** START **

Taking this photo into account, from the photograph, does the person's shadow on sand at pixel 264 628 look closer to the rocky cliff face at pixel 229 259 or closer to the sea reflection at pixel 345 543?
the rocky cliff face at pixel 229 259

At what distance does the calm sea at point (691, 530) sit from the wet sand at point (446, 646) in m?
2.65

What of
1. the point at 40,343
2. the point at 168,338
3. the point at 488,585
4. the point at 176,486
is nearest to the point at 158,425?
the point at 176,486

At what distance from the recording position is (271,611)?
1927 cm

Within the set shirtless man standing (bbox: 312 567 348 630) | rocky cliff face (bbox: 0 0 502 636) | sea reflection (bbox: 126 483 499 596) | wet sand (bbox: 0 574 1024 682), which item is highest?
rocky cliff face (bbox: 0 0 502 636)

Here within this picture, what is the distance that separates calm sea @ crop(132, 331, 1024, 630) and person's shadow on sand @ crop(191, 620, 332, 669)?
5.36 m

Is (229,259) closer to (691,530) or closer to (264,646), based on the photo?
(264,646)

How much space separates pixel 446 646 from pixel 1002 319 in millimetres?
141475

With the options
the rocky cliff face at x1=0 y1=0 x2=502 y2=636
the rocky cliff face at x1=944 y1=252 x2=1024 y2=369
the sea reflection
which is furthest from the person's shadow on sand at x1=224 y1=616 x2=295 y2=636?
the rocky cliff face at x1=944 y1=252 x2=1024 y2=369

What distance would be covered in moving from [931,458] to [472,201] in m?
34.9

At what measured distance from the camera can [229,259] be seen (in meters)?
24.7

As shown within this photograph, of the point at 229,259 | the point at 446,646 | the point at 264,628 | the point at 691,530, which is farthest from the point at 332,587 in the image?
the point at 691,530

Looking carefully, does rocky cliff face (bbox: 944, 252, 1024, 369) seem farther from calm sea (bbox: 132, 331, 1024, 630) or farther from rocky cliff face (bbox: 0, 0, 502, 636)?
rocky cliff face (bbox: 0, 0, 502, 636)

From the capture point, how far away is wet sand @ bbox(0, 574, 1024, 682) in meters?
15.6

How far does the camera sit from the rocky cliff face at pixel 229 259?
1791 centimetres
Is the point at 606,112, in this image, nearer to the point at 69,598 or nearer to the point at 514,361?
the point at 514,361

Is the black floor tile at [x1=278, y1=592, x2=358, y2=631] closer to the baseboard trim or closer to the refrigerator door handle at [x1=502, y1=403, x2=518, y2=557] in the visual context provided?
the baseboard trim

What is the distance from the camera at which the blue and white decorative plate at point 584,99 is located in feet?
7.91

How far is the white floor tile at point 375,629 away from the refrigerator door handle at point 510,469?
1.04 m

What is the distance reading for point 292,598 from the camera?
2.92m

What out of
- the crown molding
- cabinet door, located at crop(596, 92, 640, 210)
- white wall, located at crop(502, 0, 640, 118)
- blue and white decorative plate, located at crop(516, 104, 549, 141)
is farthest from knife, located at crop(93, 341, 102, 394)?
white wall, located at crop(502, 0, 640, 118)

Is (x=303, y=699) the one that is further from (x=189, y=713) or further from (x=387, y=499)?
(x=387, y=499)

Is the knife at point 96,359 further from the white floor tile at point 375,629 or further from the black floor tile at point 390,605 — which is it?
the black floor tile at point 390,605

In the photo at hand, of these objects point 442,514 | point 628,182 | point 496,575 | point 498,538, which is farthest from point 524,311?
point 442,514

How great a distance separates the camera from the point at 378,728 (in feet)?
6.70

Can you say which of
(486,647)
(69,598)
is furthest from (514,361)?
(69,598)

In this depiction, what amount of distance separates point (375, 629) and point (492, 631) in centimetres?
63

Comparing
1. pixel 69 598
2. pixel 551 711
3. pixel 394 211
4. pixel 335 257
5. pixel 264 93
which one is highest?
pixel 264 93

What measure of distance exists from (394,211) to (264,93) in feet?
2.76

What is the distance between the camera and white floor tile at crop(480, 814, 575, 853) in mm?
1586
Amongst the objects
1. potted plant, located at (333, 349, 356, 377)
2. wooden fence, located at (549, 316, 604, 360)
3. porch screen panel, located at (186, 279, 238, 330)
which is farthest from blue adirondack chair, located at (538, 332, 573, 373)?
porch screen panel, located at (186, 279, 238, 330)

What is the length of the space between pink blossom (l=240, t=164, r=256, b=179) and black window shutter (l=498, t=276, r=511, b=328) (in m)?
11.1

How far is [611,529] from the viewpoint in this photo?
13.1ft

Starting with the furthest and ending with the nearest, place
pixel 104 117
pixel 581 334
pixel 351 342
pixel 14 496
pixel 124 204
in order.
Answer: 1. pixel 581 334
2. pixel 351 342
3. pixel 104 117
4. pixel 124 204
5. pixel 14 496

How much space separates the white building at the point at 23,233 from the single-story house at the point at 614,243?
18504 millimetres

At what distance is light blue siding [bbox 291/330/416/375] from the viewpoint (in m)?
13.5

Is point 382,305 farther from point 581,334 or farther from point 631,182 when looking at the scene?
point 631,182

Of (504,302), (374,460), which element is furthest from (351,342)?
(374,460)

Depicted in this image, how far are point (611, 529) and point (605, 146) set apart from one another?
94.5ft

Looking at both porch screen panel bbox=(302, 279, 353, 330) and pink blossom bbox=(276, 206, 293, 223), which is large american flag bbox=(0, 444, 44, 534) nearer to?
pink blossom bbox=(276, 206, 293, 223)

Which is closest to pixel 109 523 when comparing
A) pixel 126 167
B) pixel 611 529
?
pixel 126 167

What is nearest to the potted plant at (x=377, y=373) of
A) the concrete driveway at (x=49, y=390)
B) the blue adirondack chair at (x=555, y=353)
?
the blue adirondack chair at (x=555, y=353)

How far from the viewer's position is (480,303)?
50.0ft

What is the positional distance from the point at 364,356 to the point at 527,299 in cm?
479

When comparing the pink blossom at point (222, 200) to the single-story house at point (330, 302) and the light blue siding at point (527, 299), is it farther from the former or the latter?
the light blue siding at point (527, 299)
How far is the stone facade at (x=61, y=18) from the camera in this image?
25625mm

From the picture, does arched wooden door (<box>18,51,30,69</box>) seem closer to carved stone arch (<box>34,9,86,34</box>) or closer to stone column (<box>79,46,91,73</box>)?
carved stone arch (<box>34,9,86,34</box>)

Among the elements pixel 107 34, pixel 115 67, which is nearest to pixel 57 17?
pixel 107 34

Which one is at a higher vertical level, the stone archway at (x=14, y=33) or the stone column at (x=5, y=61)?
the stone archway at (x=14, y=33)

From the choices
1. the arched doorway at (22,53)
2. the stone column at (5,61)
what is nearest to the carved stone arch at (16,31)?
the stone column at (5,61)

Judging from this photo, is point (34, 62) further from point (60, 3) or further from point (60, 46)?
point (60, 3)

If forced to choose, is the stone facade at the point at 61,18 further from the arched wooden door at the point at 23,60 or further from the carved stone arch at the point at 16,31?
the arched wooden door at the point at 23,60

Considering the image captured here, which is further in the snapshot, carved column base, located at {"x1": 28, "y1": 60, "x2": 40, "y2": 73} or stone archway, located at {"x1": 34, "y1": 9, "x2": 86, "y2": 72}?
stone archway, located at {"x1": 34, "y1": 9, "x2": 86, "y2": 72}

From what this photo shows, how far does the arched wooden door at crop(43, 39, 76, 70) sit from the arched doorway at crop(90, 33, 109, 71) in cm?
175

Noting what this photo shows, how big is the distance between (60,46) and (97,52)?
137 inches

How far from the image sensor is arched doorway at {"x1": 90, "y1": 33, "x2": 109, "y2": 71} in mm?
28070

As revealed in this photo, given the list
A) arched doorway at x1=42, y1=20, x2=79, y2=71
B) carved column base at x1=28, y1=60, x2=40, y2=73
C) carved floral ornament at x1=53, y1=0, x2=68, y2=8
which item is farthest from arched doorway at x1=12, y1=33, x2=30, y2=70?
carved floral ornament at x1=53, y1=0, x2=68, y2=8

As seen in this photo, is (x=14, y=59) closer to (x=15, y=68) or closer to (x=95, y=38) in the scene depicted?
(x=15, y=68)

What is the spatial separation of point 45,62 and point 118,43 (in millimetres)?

** END **

Starting from the line with "How far from the image" and ending with the final line of the data, quote every line exactly, both ends included.

→ **WORKED ANSWER**:
How far from the image sensor is arched doorway at {"x1": 90, "y1": 33, "x2": 109, "y2": 71} in mm?
28070

As revealed in this photo, given the list
A) arched doorway at x1=42, y1=20, x2=79, y2=71
B) carved column base at x1=28, y1=60, x2=40, y2=73
C) carved floral ornament at x1=53, y1=0, x2=68, y2=8
which item is farthest from arched doorway at x1=12, y1=33, x2=30, y2=70?
carved floral ornament at x1=53, y1=0, x2=68, y2=8

As seen in this photo, is (x=14, y=59) closer to (x=15, y=68) or closer to (x=95, y=38) in the scene depicted?
(x=15, y=68)

What is the spatial separation of point 45,62 and point 118,43 (in millimetres)?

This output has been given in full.